# TASK DETAILS
From the material below, copy out every line that contains the string "Rect". Case counts.

# WORKING DATA
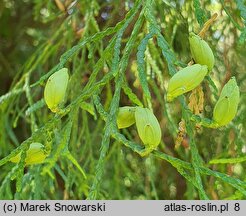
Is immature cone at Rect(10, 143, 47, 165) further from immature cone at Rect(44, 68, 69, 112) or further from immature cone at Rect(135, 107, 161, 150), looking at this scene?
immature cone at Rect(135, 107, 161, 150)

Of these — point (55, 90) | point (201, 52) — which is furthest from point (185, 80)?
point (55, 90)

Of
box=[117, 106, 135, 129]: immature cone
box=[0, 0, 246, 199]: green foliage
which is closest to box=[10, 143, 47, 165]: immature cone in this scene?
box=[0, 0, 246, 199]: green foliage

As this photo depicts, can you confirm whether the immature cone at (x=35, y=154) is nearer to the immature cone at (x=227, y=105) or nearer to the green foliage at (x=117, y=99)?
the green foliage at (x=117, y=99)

...

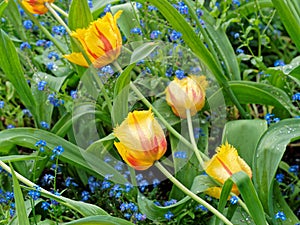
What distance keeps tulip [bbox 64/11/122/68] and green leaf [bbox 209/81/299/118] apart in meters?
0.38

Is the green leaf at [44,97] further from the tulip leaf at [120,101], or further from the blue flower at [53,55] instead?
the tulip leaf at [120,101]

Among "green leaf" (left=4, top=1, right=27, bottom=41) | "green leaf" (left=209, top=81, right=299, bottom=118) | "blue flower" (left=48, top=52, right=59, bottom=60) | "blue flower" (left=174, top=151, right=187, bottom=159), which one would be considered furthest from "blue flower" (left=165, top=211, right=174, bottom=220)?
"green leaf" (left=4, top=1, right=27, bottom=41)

# WORKED SOLUTION
Is immature cone at Rect(10, 143, 47, 165) further from immature cone at Rect(44, 68, 69, 112) or further from immature cone at Rect(135, 107, 161, 150), looking at this scene?
immature cone at Rect(135, 107, 161, 150)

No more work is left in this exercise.